### Do this
With the pictures omitted, write out the entries that follow exactly as they stand.

### Information supplied

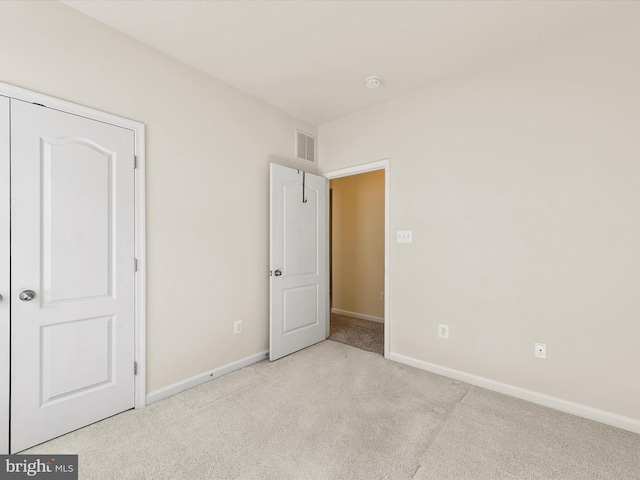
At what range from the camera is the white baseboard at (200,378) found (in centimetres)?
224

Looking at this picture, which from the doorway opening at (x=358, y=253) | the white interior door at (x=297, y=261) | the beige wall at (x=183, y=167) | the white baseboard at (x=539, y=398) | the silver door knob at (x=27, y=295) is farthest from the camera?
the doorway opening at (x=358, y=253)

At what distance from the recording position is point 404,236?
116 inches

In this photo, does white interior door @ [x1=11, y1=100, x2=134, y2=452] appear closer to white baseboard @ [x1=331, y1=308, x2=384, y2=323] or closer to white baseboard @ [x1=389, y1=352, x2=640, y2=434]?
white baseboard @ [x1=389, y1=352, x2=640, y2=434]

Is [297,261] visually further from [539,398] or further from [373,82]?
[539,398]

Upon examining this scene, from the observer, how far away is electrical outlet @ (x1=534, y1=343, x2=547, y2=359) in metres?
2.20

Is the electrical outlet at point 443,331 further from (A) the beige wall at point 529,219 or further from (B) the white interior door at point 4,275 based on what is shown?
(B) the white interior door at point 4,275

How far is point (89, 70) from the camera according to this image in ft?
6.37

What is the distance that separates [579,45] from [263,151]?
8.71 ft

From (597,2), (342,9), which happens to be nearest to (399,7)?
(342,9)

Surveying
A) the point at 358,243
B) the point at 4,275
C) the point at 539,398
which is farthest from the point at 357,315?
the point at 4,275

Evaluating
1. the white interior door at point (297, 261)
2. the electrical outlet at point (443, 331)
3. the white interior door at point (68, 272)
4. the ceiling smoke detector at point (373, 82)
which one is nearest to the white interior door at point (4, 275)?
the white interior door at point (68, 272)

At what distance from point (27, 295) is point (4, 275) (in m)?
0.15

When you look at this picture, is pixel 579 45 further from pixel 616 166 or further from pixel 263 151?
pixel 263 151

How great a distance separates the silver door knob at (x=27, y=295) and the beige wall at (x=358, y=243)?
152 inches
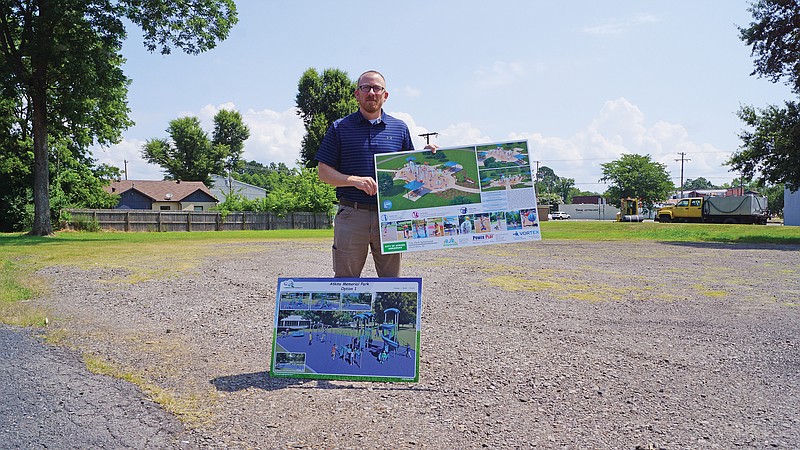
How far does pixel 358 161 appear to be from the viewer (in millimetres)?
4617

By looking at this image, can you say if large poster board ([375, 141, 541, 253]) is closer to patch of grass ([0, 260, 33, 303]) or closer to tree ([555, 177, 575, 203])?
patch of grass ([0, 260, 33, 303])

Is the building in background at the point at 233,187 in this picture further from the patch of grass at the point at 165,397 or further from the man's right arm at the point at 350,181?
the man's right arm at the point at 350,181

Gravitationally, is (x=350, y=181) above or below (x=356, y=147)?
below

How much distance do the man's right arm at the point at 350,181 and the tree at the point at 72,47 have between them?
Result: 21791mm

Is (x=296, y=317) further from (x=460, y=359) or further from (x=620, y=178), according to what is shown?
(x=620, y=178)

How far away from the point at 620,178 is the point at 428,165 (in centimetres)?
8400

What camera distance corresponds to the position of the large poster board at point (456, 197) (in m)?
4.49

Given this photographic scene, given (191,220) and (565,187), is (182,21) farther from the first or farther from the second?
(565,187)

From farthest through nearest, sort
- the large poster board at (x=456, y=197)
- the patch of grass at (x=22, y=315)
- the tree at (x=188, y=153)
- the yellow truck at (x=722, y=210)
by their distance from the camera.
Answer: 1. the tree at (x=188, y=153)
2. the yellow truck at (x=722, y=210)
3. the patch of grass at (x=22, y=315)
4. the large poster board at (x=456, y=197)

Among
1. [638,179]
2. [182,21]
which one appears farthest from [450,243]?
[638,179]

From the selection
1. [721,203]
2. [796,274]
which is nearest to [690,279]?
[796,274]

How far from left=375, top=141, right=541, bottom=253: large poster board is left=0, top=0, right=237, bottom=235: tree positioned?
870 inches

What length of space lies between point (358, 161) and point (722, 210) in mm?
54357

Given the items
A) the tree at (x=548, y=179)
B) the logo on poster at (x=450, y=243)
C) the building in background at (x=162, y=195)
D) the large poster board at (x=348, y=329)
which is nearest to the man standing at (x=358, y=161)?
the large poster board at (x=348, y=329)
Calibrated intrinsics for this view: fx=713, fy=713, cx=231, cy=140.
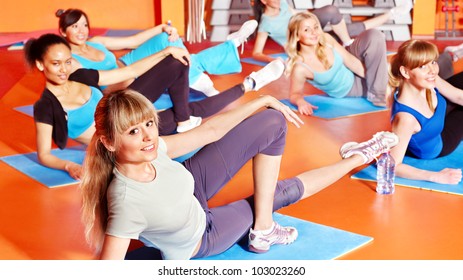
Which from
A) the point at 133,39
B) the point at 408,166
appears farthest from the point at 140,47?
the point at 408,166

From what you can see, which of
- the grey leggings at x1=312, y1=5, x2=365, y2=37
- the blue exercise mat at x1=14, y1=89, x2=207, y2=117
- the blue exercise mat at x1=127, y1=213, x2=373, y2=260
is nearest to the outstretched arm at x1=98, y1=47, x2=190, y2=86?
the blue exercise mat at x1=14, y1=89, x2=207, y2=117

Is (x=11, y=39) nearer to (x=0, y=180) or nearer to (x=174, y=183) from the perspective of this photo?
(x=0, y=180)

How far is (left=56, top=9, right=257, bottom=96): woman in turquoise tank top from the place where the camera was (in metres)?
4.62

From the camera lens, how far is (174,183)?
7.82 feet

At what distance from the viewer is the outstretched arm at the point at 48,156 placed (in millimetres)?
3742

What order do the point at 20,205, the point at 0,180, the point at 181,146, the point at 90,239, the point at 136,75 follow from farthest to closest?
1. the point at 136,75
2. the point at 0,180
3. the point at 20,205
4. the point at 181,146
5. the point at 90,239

### Finished answer
At what range from the camera is the white baseboard at (200,378) found (in centimetres)?
224

Looking at this picture, which from the doorway opening at (x=358, y=253) | the white interior door at (x=297, y=261) | the beige wall at (x=183, y=167) | the white baseboard at (x=539, y=398) | the silver door knob at (x=27, y=295) is farthest from the camera?
the doorway opening at (x=358, y=253)

At what distance from the recording position is point 404,236?
116 inches

In this photo, does white interior door @ [x1=11, y1=100, x2=134, y2=452] appear closer to white baseboard @ [x1=331, y1=308, x2=384, y2=323] or closer to white baseboard @ [x1=389, y1=352, x2=640, y2=434]?
white baseboard @ [x1=389, y1=352, x2=640, y2=434]

Is [297,261] visually further from [539,398] or further from [373,82]?
[539,398]

Upon examining this scene, from the observer, how far away is electrical outlet @ (x1=534, y1=343, x2=547, y2=359) in metres?
2.20

Is the electrical outlet at point 443,331 further from (A) the beige wall at point 529,219 or further from (B) the white interior door at point 4,275 based on what is shown?
(B) the white interior door at point 4,275

How far is point (89, 70) from the camera according to this image in ft?
6.37

What is the distance that separates [579,45] from [263,151]?
8.71 ft

From (597,2), (342,9), which happens to be nearest to (399,7)?
(342,9)

Surveying
A) the point at 358,243
B) the point at 4,275
C) the point at 539,398
which is farthest from the point at 357,315?
the point at 4,275

Evaluating
1. the white interior door at point (297, 261)
2. the electrical outlet at point (443, 331)
3. the white interior door at point (68, 272)
4. the ceiling smoke detector at point (373, 82)
which one is nearest to the white interior door at point (4, 275)?
the white interior door at point (68, 272)

At what distance from point (27, 295) is point (4, 275) (in m)?
0.15

When you look at this picture, is pixel 579 45 further from pixel 616 166 or further from pixel 263 151?
pixel 263 151

How great a distance separates the silver door knob at (x=27, y=295) and the beige wall at (x=358, y=243)?
152 inches
How far does pixel 358 161 appear to be from the viewer (in millimetres)?
4617

By looking at this image, can you say if large poster board ([375, 141, 541, 253]) is closer to patch of grass ([0, 260, 33, 303]) or closer to tree ([555, 177, 575, 203])?
patch of grass ([0, 260, 33, 303])

Is the building in background at the point at 233,187 in this picture further from the patch of grass at the point at 165,397 or further from the man's right arm at the point at 350,181?
the man's right arm at the point at 350,181

Gravitationally, is (x=350, y=181) above or below (x=356, y=147)?
below

How much distance do the man's right arm at the point at 350,181 and the tree at the point at 72,47 have between them?
Result: 21791mm

Is (x=296, y=317) further from (x=460, y=359) or further from (x=620, y=178), according to what is shown?
(x=620, y=178)

How far away from the point at 620,178 is the point at 428,165 (in centimetres)?
8400

What camera distance corresponds to the position of the large poster board at point (456, 197) (in m)?
4.49

Given this photographic scene, given (191,220) and (565,187), is (182,21) farther from the first or farther from the second?
(565,187)

From farthest through nearest, sort
- the large poster board at (x=456, y=197)
- the patch of grass at (x=22, y=315)
- the tree at (x=188, y=153)
- the yellow truck at (x=722, y=210)
by their distance from the camera.
Answer: 1. the tree at (x=188, y=153)
2. the yellow truck at (x=722, y=210)
3. the patch of grass at (x=22, y=315)
4. the large poster board at (x=456, y=197)

Among
1. [638,179]
2. [182,21]
which one appears farthest from [450,243]?
[638,179]

From the selection
1. [721,203]
2. [796,274]
which is nearest to [690,279]?
[796,274]

How far from left=375, top=141, right=541, bottom=253: large poster board is left=0, top=0, right=237, bottom=235: tree positioned?
870 inches

What length of space lies between point (358, 161) and point (722, 210) in mm?
54357

Given the items
A) the tree at (x=548, y=179)
B) the logo on poster at (x=450, y=243)
C) the building in background at (x=162, y=195)
D) the large poster board at (x=348, y=329)
which is nearest to the man standing at (x=358, y=161)?
the large poster board at (x=348, y=329)
Calibrated intrinsics for this view: fx=713, fy=713, cx=231, cy=140.
Which from
A) the point at 133,39
B) the point at 408,166
appears farthest from the point at 140,47?
the point at 408,166

From what you can see, which of
- the grey leggings at x1=312, y1=5, x2=365, y2=37
- the blue exercise mat at x1=14, y1=89, x2=207, y2=117
- the blue exercise mat at x1=127, y1=213, x2=373, y2=260
is nearest to the outstretched arm at x1=98, y1=47, x2=190, y2=86?
the blue exercise mat at x1=14, y1=89, x2=207, y2=117

Is (x=11, y=39) nearer to (x=0, y=180) or nearer to (x=174, y=183) from the perspective of this photo?
(x=0, y=180)

How far is (left=56, top=9, right=257, bottom=96): woman in turquoise tank top from the place where the camera was (in metres)?
4.62

From the camera lens, how far is (174,183)?
7.82 feet

At what distance from the viewer is the outstretched arm at the point at 48,156 placed (in millimetres)?
3742

What order do the point at 20,205, the point at 0,180, the point at 181,146, the point at 90,239, the point at 136,75 follow from farthest to closest?
1. the point at 136,75
2. the point at 0,180
3. the point at 20,205
4. the point at 181,146
5. the point at 90,239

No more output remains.